I recently received the April 1990 issue of The Forerunner. I was appalled with two articles. First, the quote concerning Charles Darwin recanting his position in the belief of the Theory of Evolution is a total fabrication as has been proven many times. Second, Dr. Gange’s article was rambling and almost incoherent. There are over 200 solid geochronometers which indicate that the earth is young, most indicating an age of less than 10,000 years. Why didn’t he write on polonium halos, fallacies of radio-metric dating techniques, or implications of the First, Second and Third Laws of Thermodynamics?
I was educated as an evolutionist but became a creation scientist over 15 years ago. It is difficult for me to understand your printing of the article on Darwin without checking on whether it was true or not and now you have helped to perpetuate a lie.
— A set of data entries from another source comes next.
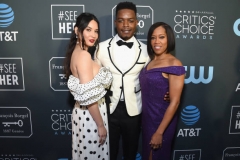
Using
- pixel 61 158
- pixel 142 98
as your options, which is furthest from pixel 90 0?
pixel 61 158

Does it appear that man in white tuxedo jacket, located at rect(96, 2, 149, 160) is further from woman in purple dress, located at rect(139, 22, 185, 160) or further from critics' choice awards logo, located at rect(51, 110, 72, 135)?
critics' choice awards logo, located at rect(51, 110, 72, 135)

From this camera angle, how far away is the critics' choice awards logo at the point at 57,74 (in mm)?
2092

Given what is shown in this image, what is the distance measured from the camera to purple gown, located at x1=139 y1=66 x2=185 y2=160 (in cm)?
152

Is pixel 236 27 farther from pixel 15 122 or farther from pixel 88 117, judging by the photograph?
pixel 15 122

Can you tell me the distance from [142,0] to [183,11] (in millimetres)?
426

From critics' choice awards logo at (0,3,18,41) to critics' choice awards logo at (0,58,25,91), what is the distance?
22 centimetres

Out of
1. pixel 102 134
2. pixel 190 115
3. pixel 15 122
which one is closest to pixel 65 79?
pixel 15 122

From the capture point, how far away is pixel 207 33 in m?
2.10

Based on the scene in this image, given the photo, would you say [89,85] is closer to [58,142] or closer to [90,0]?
[90,0]

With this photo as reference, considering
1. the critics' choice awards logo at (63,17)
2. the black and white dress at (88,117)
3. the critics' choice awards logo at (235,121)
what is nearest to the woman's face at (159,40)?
the black and white dress at (88,117)

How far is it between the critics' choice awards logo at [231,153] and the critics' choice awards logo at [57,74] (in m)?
1.97

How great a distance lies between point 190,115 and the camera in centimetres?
225

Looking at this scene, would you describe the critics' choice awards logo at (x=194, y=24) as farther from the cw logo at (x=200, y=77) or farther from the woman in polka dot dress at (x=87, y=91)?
the woman in polka dot dress at (x=87, y=91)

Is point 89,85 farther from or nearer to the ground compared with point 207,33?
nearer to the ground
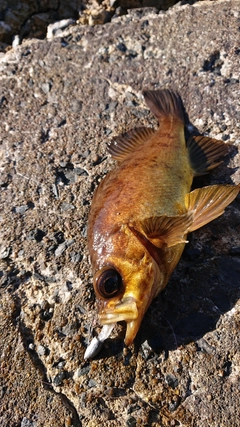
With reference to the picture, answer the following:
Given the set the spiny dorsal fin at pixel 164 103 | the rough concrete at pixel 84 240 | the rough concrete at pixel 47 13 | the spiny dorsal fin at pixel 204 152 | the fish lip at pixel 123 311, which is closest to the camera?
the fish lip at pixel 123 311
In addition, with so many strong scientific creationist writers available, why put such a weak article, basically a theistic evolutionary one, in your paper?
Winter Park, Florida
Editor’s response: Ruth Nourse, the author of a manuscript describing the politics behind the adoption of the theory of evolution in America’s academic curriculum, has done extensive research on the life of Charles Darwin. According to Miss Nourse, the story of “Darwin’s Final Recantation” has been widely published as a true incident.
Miss Nourse has found an instance in Darwin’s journals which indicates that he had a profound interest in the spread of the gospel in the world. On his expedition to the Galapagos from the HMS Beagle, Darwin wrote, “The march of improvement, consequent on the introduction of Christianity throughout the South Sea, probably stands by itself in the records of history.”
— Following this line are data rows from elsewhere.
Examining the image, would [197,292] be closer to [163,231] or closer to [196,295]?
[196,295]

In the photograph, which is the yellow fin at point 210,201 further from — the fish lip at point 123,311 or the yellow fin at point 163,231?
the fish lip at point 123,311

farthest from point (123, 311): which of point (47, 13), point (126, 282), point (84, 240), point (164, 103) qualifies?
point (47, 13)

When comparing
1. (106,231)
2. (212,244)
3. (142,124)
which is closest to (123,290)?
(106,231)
Darwin’s later writings indicate that he had no inner motivation to publish his Origin of Species, but did so reluctantly under the urging of Charles Lyell and Sir Joseph Hooker. The main point behind this article was that Darwinism has been taken as Truth by many who are unaware of the political motivations of the people who first accepted and promoted these ideas.
(The Forerunner will furnish a copy of this portion of Miss Nourse’s manuscript to anyone who would like to study our sources.)
Dr. Robert Gange’s article “The Fingerprints of God: The Origin of the Universe” was taken from the transcript of a lecture given at Princeton University. Any perceived incoherence in the article is the fault of the editor and not Dr. Gange.
Dr. Gange, a research scientist, asserted in his lecture that although the earth could be understood to be young, the universe may be understood to be billions of years old. Gange speculates that due to the elasticity of time, explained by Einstein’s theory of relativity, nucleus pronometers and other dating methods would detect billions of years passing very quickly during the first moments of the creation of the universe (otherwise known as the “Big Bang” by some scientists).
Dr. Gange would not describe himself as a “theistic evolutionist.” To the contrary, in the June issue of The Forerunner, Dr. Gange’s article on “The Origin of Man” appeared. This article refutes hominid evolution by giving a detailed explanation of the fossil evidence which has been misused by anthropologists to support evolutionary hypotheses on the origin of man.